Inside the hive a virgin worker lies bent head and folded wings sealed within her quiet cell until awakened from larval sleep by caress and beating of her sisters' wings She fears to leave behind the fixed prismatic form hesitates at the void of space the brilliant outdoor color and shrinks from loneliness of light Duty draws her from the nest wind twists her from the course but she knows she can return to familiar smell of honeycomb where her sisters work and others wait to be born

zodiac 14-May-05/1:52 AM
This is absurd. You're either talking without properly thinking again or you should build yourself a cardboard box and tape yourself inside.

You're going to say, I expected you to say that. Guess what? I expected you to say that.

You're going to get me wrong, I'm sure, so listen: I'm ALL ABOUT writing about women existing without men, believe me. In 99% of the cases I can imagine, it'd be absurd and fascist to read something that gives men no influence and say, hey where're the men? But seriously, the construct in this poem is beyond belief.

That said, yes, of course, the virgin is most likely sealed in her egg/pupal-thingy/honeycomb-cell by a woman, her mother; the metaphor carries through. And okay, the being wakened by sisters' wings is a little Showtimey/Amazonian, but I can dig.

After that it just gets nuts. The thing she fears to leave the honeycomb/cell for (in the bee-image AND the metaphor for people) is the sexual encounter. With a man. Seriously. Even if she's a gay bee, leaving-the-nest fear is ALWAYS ALWAYS ALWAYS ALWAYS ALWAYS ALWAYS at its root man-centered. The whole show, the mothers sealing their girls in the egg and everything, is made by and for the benefit of men. Yes, you could be saying that; but if you are, you're doing it in about the fruitest and least-useful way imaginable.

Same with the "duty" she has to do. On both the nature AND human levels, the duty is to become impregnated and return home to rear children, probably by a sexual encounter that will be anything but pleasurable to her. Incidentally, that means the wind you're talking about that draws her from her course is exactly her duty, so what ARE you talking about?

Now, let's backtrack a little. Maybe she's a particularly enlightened bee and the duty she's leaving the hive for is, I don't know, to become an executive, or travel the world seeking wisdom and well-being. Then she gets blown off course and runs smack into a manbee's ready cock and it's all over. Right?
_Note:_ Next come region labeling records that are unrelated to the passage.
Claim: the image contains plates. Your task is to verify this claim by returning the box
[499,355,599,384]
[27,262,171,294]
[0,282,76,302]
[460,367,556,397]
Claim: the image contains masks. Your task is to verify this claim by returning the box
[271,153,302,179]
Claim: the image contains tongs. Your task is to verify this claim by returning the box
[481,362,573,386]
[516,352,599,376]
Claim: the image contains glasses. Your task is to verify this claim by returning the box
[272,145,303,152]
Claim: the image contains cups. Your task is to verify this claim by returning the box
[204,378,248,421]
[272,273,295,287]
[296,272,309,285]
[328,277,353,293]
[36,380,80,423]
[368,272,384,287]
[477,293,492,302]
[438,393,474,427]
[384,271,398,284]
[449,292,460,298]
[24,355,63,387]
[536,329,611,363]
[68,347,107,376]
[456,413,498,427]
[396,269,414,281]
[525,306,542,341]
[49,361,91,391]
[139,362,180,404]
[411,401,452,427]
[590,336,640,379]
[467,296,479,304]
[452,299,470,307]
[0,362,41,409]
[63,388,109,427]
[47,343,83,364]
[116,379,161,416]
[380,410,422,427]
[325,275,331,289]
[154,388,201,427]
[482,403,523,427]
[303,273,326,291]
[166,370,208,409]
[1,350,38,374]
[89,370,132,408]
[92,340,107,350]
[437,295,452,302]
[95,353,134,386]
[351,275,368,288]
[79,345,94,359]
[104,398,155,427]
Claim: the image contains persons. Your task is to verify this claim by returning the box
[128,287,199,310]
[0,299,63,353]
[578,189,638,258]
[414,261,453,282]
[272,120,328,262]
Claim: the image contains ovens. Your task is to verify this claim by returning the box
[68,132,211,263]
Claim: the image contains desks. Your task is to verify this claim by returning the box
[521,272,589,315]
Do you think either of those are particularly enlightened ideas to write poems about? Yeah, if you live in the 19th century. In either event, you have a woman fearing (and by extension centering her existence around) sexual encounter with a man. Sure, that's a reality for the majority of women, but why write a poem about so uselessly euphemistic about it?
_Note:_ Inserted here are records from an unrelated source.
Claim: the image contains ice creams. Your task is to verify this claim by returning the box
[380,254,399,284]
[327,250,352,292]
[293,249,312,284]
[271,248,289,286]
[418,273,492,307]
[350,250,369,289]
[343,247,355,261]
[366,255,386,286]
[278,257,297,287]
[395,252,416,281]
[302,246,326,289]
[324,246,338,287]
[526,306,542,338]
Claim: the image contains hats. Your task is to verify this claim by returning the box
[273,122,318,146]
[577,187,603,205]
And here's the kicker: she can return to the honeycomb when she wants. Hey, great! No, wait. That's EXACTLY what the fucking manbee wants when he's done with her, biologically and metaphorically. Again, yes it's true. But WHY WHY WHY WHY WHY WHY WHY write about it like this? Do you condone the whole scenario? No? It sounds like it. How about this one instead? Woman bee smacks into manbee's cock; copulation ensues; maybe it's not great for her; the SHE FLIES ON ABOUT HER BUSINESS. Wouldn't that be nice?

PS-Scientifical accuracy alert.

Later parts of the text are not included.